* _MATERIAL PROVIDED_
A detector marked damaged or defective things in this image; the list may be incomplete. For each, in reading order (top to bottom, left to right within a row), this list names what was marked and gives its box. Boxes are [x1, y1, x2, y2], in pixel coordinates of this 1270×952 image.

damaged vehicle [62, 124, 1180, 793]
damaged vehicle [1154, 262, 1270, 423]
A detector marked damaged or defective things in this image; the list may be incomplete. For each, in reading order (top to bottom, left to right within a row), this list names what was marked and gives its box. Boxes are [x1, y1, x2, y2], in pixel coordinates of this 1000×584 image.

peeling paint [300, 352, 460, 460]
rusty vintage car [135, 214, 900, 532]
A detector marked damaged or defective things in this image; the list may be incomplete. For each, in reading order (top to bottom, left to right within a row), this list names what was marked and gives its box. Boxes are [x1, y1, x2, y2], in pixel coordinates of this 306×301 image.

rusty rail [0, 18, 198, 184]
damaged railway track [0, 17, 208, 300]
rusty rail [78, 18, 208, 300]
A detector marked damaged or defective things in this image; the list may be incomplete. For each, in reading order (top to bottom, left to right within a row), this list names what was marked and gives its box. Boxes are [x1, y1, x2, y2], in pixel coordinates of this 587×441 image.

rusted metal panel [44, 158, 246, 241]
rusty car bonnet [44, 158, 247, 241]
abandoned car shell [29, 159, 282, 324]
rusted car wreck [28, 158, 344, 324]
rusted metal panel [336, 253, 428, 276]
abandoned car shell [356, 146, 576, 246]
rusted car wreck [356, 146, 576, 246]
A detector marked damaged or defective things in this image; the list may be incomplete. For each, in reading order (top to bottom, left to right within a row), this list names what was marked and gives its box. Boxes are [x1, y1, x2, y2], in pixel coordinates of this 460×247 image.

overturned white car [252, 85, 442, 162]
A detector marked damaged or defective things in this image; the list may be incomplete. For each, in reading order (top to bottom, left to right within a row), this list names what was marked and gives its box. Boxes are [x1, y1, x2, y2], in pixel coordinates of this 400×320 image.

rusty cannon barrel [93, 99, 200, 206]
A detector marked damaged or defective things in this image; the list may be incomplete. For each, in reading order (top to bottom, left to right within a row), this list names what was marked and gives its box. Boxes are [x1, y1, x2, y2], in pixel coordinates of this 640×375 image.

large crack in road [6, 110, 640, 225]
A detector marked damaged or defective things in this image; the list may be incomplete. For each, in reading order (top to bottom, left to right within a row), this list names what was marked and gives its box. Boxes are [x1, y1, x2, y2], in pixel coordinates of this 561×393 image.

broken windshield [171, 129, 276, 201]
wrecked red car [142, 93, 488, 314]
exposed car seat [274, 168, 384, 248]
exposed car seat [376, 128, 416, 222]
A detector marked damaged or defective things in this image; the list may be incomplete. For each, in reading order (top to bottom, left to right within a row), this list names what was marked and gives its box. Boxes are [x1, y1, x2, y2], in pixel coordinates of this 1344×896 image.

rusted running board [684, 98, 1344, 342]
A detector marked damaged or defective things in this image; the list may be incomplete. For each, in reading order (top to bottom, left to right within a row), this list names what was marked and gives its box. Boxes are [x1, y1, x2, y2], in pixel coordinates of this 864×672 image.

* _EXERCISE AIM_
Would you write out all of the data exactly as given?

* _EXERCISE SOLUTION_
A detector marked damaged or defective things in this image; the list may be incomplete. For each, in reading order (top to bottom, left to right within a row), this list names what was marked and gives its box. Boxes are [x1, y1, x2, y2], in pixel coordinates of this 1270×952 image.

damaged vehicle [62, 124, 1180, 793]
damaged vehicle [1154, 262, 1270, 423]
A detector marked damaged or defective things in this image; the list may be incomplete. For each, in reading order (top to bottom, left to right within a row), this list names what was marked and gives its box. Boxes are [x1, y1, x2, y2], in pixel coordinates of this 1000×584 image.

peeling paint [300, 352, 460, 460]
rusty vintage car [135, 214, 900, 532]
A detector marked damaged or defective things in this image; the list may be incomplete. For each, in reading order (top to bottom, left to right within a row), this list names what was marked and gives its box. Boxes are [x1, y1, x2, y2], in pixel coordinates of this 306×301 image.

rusty rail [0, 18, 198, 184]
damaged railway track [0, 17, 208, 300]
rusty rail [78, 18, 208, 300]
A detector marked damaged or defective things in this image; the list may be incomplete. For each, in reading order (top to bottom, left to right within a row), this list names what was marked and gives its box. Boxes are [x1, y1, x2, y2], in pixel coordinates of this 587×441 image.

rusted metal panel [44, 158, 246, 241]
rusty car bonnet [44, 158, 247, 241]
abandoned car shell [29, 159, 282, 324]
rusted car wreck [28, 158, 344, 324]
rusted metal panel [336, 253, 428, 276]
abandoned car shell [356, 146, 576, 246]
rusted car wreck [356, 146, 576, 246]
A detector marked damaged or defective things in this image; the list may be incomplete. For each, in reading order (top to bottom, left to right within a row), this list names what was marked and gives its box. Boxes are [x1, y1, x2, y2], in pixel coordinates of this 460×247 image.

overturned white car [252, 85, 442, 162]
A detector marked damaged or defective things in this image; the list may be incomplete. For each, in reading order (top to bottom, left to right within a row), this list names what was marked and gives its box. Boxes are [x1, y1, x2, y2], in pixel coordinates of this 400×320 image.

rusty cannon barrel [93, 99, 200, 206]
A detector marked damaged or defective things in this image; the list may be incomplete. For each, in reading order (top to bottom, left to right within a row), this list names what was marked and gives its box. Boxes are [x1, y1, x2, y2], in pixel coordinates of this 640×375 image.

large crack in road [6, 110, 640, 225]
A detector marked damaged or defective things in this image; the list may be incomplete. For each, in reading order (top to bottom, left to right within a row), this list names what was marked and gives its box. Boxes are [x1, y1, x2, y2], in pixel coordinates of this 561×393 image.

broken windshield [171, 129, 276, 201]
wrecked red car [142, 93, 488, 314]
exposed car seat [274, 168, 384, 248]
exposed car seat [376, 128, 416, 222]
A detector marked damaged or defective things in this image; the list may be incomplete. For each, in reading order (top to bottom, left to right within a row), this list names what was marked and gives its box. Boxes are [x1, y1, x2, y2], in pixel coordinates of this 1344×896 image.

rusted running board [684, 98, 1344, 342]
A detector marked damaged or defective things in this image; the list may be incomplete. For each, in reading order (top to bottom, left to right within a row), this list names what was marked and gives its box. Boxes are [x1, y1, x2, y2], in pixel coordinates of this 864×672 image.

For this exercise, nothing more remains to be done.